When you find the line that contains "common name: greater kudu", restate it and all lines after it exactly, stopping at the end of the material.
====
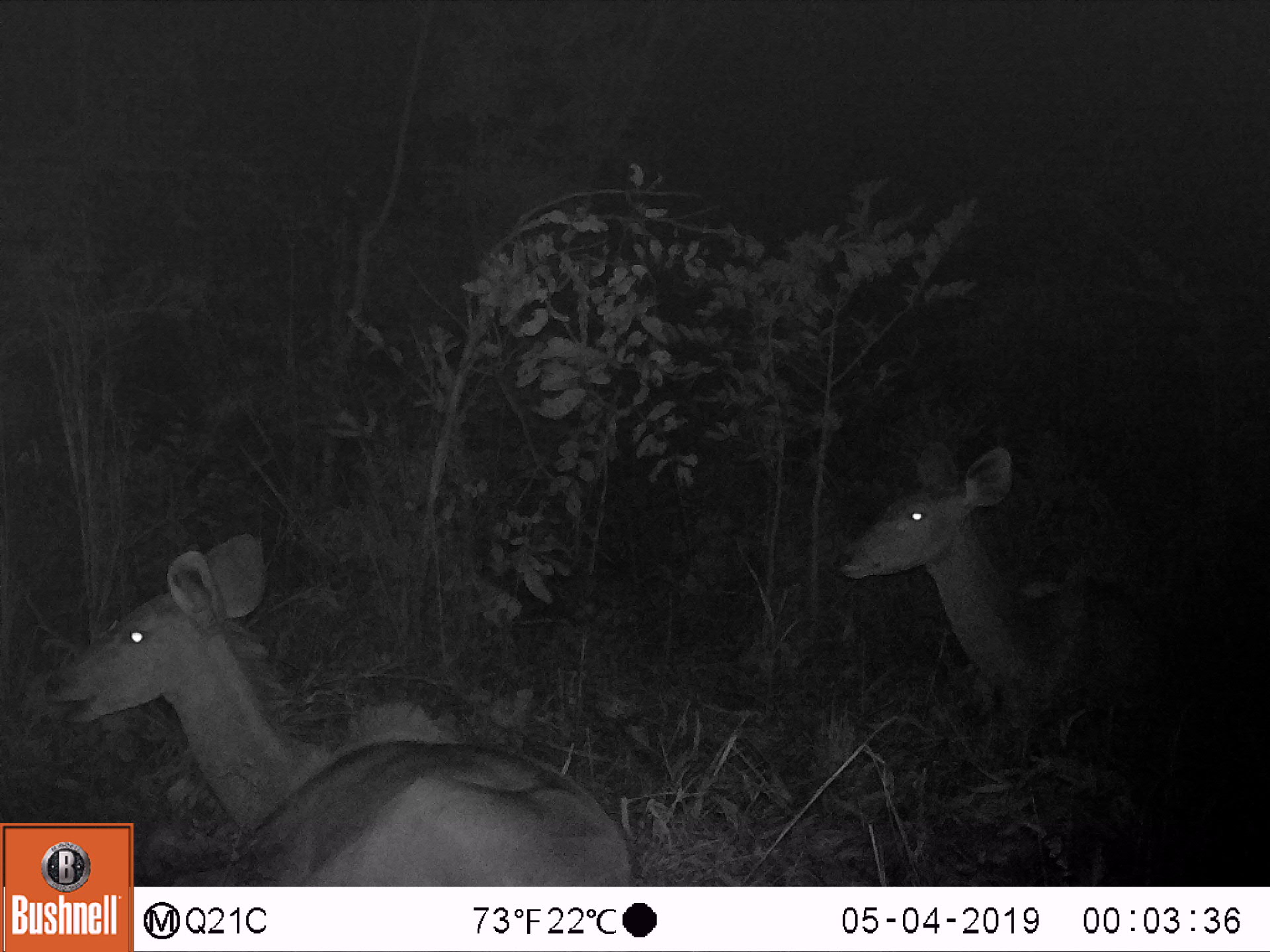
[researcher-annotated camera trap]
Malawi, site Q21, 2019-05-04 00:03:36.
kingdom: Animalia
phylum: Chordata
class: Mammalia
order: Artiodactyla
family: Bovidae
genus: Tragelaphus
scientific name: Tragelaphus strepsiceros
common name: greater kudu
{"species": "greater kudu (Tragelaphus strepsiceros)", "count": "2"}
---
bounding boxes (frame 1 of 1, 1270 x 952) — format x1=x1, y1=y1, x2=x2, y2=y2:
====
SOLUTION FOR THIS TASK:
common name: greater kudu
{"species": "greater kudu (Tragelaphus strepsiceros)", "count": "2"}
---
bounding boxes (frame 1 of 1, 1270 x 952) — format x1=x1, y1=y1, x2=x2, y2=y2:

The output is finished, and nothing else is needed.